== Short task ==
Put every line of the material, from its start through the line containing "465 millimetres", into a JSON list of strings with one string per line. Skip blank lines and leave the pictures out.

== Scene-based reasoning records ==
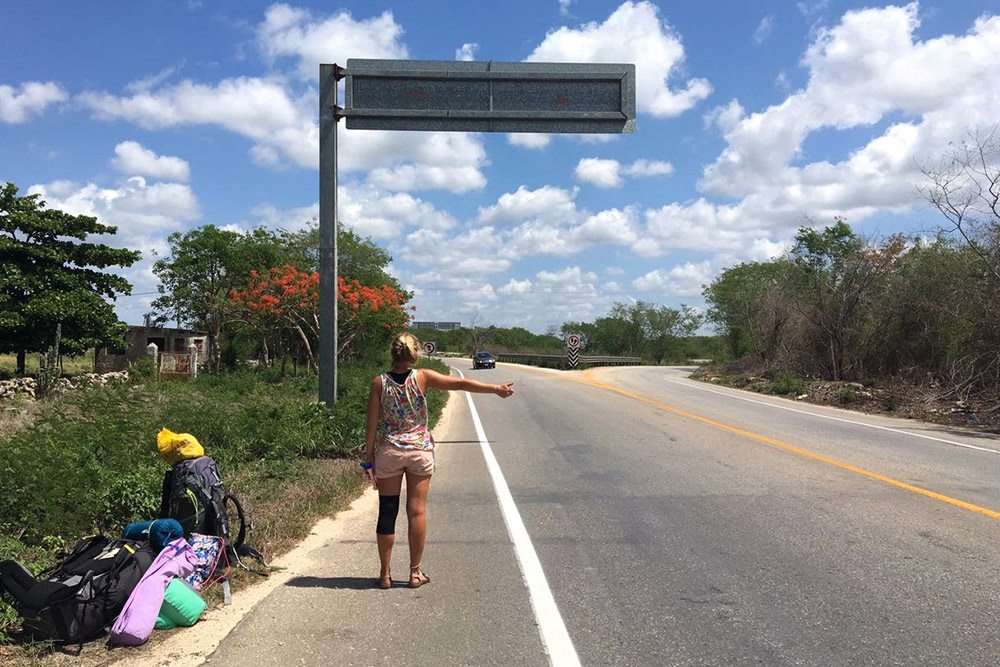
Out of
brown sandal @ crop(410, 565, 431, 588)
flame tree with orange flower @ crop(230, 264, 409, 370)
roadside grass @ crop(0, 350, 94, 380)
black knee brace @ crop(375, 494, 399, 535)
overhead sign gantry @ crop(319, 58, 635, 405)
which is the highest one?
overhead sign gantry @ crop(319, 58, 635, 405)

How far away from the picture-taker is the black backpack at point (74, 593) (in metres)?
3.97

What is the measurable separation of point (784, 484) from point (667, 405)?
12.0 metres

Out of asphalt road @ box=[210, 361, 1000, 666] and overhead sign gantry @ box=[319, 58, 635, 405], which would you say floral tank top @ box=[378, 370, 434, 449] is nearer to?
asphalt road @ box=[210, 361, 1000, 666]

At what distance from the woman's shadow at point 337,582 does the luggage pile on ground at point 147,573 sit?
465 millimetres

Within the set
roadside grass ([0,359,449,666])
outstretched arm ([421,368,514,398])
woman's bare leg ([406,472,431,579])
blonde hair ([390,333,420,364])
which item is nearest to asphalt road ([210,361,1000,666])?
woman's bare leg ([406,472,431,579])

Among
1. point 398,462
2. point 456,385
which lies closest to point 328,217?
point 456,385

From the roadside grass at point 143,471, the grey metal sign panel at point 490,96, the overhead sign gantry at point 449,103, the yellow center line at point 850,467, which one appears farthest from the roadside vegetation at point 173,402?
the yellow center line at point 850,467

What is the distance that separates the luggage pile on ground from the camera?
13.2ft

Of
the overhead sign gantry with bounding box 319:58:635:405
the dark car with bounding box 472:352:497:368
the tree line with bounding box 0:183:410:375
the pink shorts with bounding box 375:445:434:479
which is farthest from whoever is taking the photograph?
the dark car with bounding box 472:352:497:368

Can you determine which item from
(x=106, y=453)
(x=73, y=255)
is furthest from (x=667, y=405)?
(x=73, y=255)

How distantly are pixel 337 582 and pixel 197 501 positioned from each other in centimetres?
118

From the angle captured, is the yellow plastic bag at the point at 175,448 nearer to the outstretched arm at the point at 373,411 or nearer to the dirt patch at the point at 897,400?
the outstretched arm at the point at 373,411

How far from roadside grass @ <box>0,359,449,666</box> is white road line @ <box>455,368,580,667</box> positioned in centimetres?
189

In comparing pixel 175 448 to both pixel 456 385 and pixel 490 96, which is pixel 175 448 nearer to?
pixel 456 385
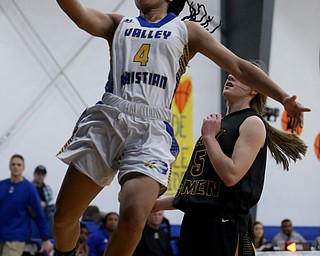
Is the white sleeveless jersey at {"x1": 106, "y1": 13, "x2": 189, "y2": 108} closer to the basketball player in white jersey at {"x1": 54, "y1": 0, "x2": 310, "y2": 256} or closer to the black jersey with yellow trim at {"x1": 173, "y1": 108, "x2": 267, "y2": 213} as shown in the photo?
the basketball player in white jersey at {"x1": 54, "y1": 0, "x2": 310, "y2": 256}

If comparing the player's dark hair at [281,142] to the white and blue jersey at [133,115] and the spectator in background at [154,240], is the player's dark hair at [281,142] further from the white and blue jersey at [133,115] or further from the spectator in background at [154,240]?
→ the spectator in background at [154,240]

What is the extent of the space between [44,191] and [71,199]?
6908mm

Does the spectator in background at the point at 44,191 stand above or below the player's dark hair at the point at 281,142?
below

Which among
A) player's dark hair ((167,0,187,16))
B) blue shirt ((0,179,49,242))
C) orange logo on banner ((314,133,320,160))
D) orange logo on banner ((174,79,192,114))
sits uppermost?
orange logo on banner ((174,79,192,114))

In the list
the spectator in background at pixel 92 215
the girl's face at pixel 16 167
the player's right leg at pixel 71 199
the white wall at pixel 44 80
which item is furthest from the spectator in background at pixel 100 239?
the player's right leg at pixel 71 199

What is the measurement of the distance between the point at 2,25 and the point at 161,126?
760 centimetres

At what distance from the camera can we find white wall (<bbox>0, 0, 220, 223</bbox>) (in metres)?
10.3

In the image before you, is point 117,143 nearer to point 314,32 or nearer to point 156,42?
point 156,42

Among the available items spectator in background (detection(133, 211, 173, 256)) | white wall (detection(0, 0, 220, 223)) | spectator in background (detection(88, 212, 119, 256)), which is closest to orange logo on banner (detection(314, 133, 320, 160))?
white wall (detection(0, 0, 220, 223))

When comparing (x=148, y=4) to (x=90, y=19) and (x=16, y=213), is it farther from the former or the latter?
(x=16, y=213)

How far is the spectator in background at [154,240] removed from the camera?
816 centimetres

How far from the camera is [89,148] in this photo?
Answer: 325 cm

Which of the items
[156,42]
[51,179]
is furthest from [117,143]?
[51,179]

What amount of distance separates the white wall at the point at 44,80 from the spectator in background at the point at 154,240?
2586 millimetres
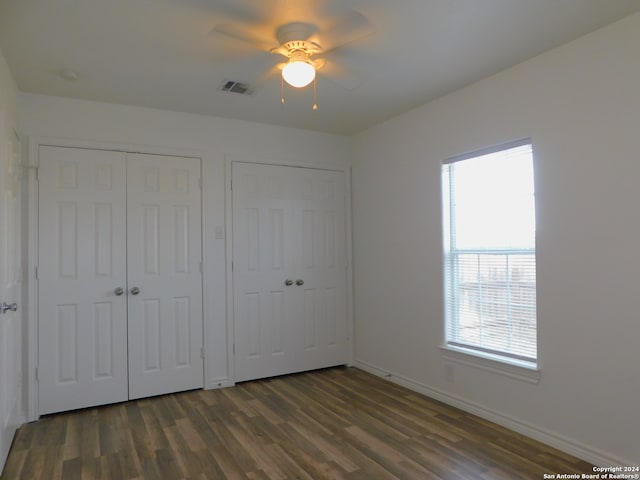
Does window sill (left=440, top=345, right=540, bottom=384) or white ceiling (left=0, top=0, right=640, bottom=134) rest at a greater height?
white ceiling (left=0, top=0, right=640, bottom=134)

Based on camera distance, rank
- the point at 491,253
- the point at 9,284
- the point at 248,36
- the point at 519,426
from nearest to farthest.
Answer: the point at 248,36, the point at 9,284, the point at 519,426, the point at 491,253

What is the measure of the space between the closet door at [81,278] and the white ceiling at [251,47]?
60 cm

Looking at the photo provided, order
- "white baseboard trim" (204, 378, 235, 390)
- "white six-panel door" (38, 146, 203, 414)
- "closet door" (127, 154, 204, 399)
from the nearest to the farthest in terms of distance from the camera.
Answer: "white six-panel door" (38, 146, 203, 414) < "closet door" (127, 154, 204, 399) < "white baseboard trim" (204, 378, 235, 390)

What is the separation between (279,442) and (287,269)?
1.83 metres

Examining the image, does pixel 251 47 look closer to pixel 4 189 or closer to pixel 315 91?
pixel 315 91

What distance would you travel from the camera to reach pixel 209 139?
396 centimetres

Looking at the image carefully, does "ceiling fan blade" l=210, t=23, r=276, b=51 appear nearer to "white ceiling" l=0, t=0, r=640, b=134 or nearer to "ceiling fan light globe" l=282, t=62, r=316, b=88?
"white ceiling" l=0, t=0, r=640, b=134

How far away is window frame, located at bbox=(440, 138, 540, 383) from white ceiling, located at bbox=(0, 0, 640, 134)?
55 cm

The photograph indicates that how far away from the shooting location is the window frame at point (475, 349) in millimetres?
2865

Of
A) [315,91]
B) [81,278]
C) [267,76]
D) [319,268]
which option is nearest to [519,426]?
[319,268]

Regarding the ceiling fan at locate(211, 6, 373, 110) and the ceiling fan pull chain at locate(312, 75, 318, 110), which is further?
the ceiling fan pull chain at locate(312, 75, 318, 110)

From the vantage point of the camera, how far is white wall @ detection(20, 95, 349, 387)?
11.2ft

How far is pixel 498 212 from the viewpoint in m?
3.12

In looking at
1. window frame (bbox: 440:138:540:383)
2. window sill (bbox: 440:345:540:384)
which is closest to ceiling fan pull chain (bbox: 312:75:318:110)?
window frame (bbox: 440:138:540:383)
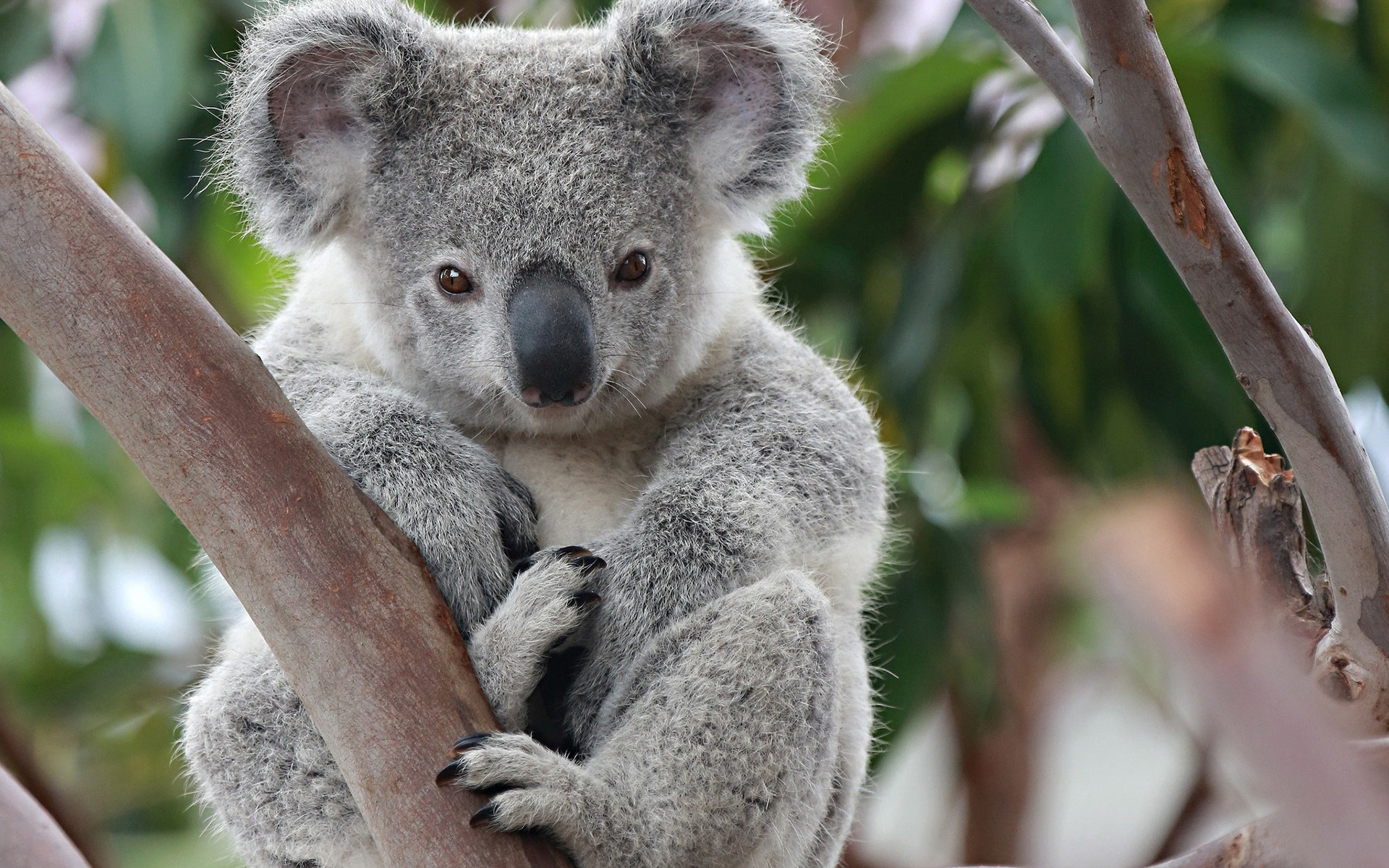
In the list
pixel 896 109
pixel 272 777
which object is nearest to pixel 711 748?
pixel 272 777

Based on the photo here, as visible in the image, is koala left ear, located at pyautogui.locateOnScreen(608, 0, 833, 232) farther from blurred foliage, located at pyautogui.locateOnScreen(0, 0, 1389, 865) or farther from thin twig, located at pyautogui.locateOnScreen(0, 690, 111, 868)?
thin twig, located at pyautogui.locateOnScreen(0, 690, 111, 868)

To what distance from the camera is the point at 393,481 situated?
2096mm

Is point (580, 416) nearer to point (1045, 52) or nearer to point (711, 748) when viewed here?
point (711, 748)

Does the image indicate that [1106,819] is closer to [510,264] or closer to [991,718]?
[991,718]

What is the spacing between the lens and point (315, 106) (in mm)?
2393

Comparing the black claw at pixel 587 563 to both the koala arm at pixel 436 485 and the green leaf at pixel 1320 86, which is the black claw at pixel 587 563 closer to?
the koala arm at pixel 436 485

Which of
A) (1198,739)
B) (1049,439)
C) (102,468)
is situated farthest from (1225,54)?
(102,468)

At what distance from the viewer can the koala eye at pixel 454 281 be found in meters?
2.19

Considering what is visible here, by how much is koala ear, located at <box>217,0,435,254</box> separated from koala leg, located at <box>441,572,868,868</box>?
991 mm

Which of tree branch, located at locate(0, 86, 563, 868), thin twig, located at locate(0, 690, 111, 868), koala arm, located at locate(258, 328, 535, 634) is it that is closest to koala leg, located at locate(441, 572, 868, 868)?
→ tree branch, located at locate(0, 86, 563, 868)

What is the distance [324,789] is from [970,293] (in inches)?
104

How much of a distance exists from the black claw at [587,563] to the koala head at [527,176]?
0.25 metres

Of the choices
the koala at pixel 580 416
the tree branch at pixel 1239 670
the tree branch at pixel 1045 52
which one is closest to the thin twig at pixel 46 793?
the koala at pixel 580 416

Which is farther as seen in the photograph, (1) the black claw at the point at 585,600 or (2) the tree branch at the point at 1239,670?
(1) the black claw at the point at 585,600
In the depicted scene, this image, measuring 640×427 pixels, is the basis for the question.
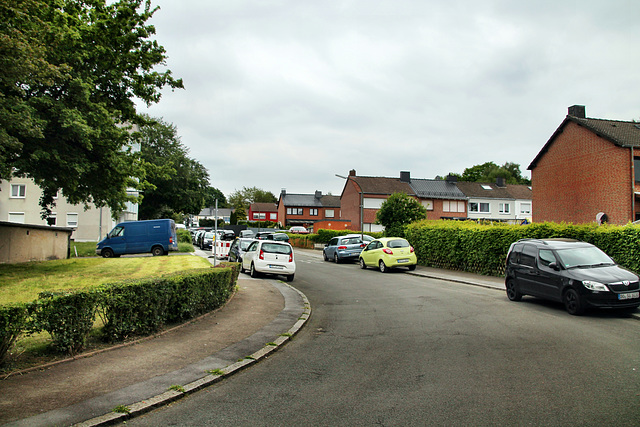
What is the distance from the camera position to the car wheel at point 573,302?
31.6 ft

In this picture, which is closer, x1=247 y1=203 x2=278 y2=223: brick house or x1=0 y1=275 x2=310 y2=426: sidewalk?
x1=0 y1=275 x2=310 y2=426: sidewalk

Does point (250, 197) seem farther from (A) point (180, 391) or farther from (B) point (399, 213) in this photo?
(A) point (180, 391)

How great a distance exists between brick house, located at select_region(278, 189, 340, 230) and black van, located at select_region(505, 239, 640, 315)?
79.7 meters

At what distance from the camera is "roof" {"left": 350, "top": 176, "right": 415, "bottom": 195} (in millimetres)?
64125

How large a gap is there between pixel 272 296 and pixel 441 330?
599 centimetres

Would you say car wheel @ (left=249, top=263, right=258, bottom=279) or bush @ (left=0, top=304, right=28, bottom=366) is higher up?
bush @ (left=0, top=304, right=28, bottom=366)

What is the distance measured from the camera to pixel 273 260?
18.2 m

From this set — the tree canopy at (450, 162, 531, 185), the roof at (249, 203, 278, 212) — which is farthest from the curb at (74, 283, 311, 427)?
the roof at (249, 203, 278, 212)

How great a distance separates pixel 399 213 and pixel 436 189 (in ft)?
138

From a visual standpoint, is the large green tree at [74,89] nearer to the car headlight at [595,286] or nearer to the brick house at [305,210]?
the car headlight at [595,286]

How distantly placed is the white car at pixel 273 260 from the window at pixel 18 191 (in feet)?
108

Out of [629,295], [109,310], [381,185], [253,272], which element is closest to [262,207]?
[381,185]

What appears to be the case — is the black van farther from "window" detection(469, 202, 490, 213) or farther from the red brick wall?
"window" detection(469, 202, 490, 213)

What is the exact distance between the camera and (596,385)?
16.8 ft
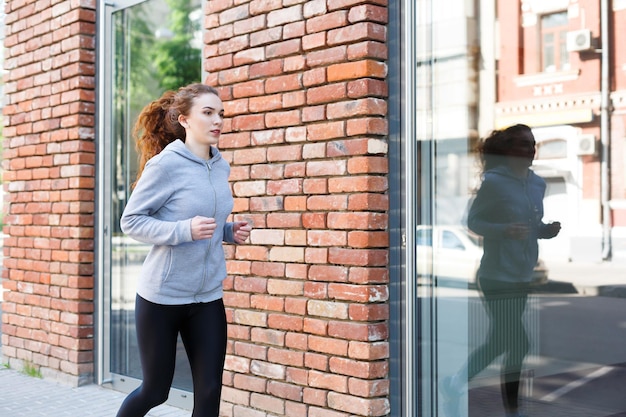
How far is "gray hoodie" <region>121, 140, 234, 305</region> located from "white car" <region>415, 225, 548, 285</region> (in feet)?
3.63

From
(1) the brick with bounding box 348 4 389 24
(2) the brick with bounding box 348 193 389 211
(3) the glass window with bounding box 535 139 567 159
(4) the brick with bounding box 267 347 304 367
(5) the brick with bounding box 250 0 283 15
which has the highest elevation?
(5) the brick with bounding box 250 0 283 15

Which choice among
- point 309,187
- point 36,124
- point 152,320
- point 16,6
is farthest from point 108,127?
point 152,320

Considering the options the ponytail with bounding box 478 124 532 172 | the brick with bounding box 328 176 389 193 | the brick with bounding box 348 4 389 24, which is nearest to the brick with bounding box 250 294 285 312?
the brick with bounding box 328 176 389 193

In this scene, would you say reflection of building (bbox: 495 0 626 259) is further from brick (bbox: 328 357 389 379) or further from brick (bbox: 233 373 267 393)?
brick (bbox: 233 373 267 393)

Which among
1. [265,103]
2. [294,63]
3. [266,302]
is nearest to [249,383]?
[266,302]

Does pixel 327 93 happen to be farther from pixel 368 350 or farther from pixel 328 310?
pixel 368 350

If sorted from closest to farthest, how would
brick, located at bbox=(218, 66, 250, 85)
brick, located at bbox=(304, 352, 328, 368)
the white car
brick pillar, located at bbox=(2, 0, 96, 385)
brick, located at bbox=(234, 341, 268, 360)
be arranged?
the white car < brick, located at bbox=(304, 352, 328, 368) < brick, located at bbox=(234, 341, 268, 360) < brick, located at bbox=(218, 66, 250, 85) < brick pillar, located at bbox=(2, 0, 96, 385)

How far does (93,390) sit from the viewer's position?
6.52 m

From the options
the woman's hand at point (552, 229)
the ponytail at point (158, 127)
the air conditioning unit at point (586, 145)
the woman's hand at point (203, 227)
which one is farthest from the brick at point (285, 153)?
the air conditioning unit at point (586, 145)

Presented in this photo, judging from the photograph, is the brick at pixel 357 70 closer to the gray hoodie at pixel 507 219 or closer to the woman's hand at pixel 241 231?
the gray hoodie at pixel 507 219

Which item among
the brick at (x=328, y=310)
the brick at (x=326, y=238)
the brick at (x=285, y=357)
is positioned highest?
the brick at (x=326, y=238)

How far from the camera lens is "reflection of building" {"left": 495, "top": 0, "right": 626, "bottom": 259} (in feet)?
11.4

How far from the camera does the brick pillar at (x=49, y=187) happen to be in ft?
21.9

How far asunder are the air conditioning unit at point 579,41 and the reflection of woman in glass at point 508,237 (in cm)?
43
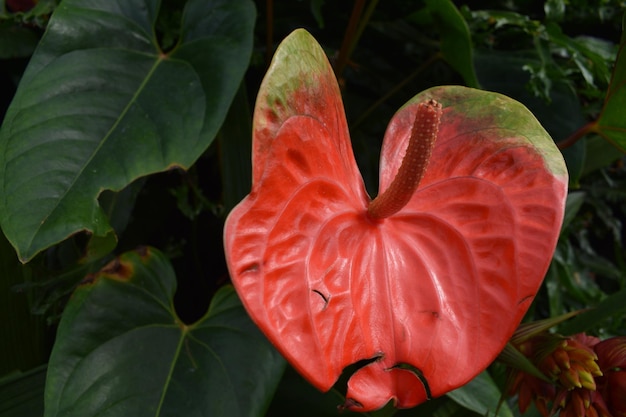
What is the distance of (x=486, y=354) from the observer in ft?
1.25

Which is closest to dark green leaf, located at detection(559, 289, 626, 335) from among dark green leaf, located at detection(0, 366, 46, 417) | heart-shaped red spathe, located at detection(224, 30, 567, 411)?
heart-shaped red spathe, located at detection(224, 30, 567, 411)

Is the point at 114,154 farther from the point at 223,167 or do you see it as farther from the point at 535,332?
the point at 535,332

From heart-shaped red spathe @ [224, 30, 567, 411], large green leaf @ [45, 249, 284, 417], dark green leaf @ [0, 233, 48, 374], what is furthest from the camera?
dark green leaf @ [0, 233, 48, 374]

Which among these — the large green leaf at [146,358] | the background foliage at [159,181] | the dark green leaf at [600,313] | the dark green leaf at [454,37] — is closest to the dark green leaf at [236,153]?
the background foliage at [159,181]

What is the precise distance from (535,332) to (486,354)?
0.37 ft

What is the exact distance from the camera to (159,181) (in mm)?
767

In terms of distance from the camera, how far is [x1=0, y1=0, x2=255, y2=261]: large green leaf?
44cm

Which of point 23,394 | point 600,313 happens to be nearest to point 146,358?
point 23,394

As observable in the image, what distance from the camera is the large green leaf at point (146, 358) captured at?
45 centimetres

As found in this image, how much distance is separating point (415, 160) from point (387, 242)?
2.7 inches

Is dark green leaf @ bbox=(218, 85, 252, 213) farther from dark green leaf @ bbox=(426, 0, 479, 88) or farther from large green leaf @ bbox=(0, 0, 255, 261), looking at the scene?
dark green leaf @ bbox=(426, 0, 479, 88)

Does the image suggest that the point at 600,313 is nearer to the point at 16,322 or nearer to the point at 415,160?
the point at 415,160

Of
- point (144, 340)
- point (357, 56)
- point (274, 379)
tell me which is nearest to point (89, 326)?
point (144, 340)

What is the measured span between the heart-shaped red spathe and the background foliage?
13 cm
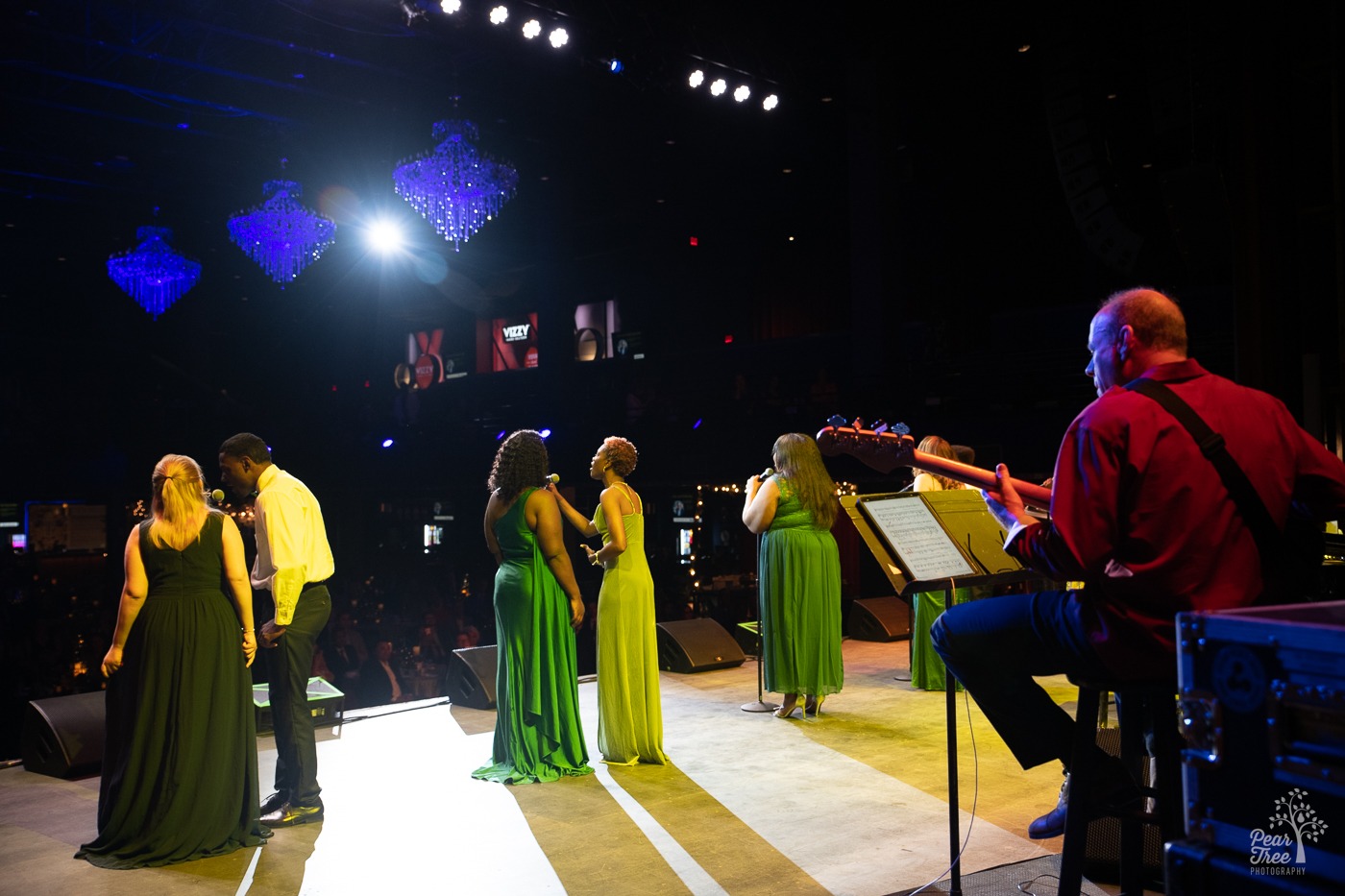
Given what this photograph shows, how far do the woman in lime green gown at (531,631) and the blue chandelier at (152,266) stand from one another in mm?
11670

== Task response ==
[
  "Out of",
  "brown sandal @ crop(410, 565, 431, 588)",
  "flame tree with orange flower @ crop(230, 264, 409, 370)",
  "roadside grass @ crop(0, 350, 94, 380)",
  "black knee brace @ crop(375, 494, 399, 535)",
  "overhead sign gantry @ crop(319, 58, 635, 405)",
  "which is the highest one?",
  "overhead sign gantry @ crop(319, 58, 635, 405)",
  "How far away from the picture-taker is the black backpack at point (74, 593) (in metres)?",
  "3.97",
  "What is the measurable separation of point (784, 484) from point (667, 405)?",
  "12.0 metres",
  "Out of asphalt road @ box=[210, 361, 1000, 666] and overhead sign gantry @ box=[319, 58, 635, 405], which would you say floral tank top @ box=[378, 370, 434, 449] is nearer to?",
  "asphalt road @ box=[210, 361, 1000, 666]",
  "At what distance from the woman's shadow at point 337,582 does the luggage pile on ground at point 147,573 sit?",
  "465 millimetres"
]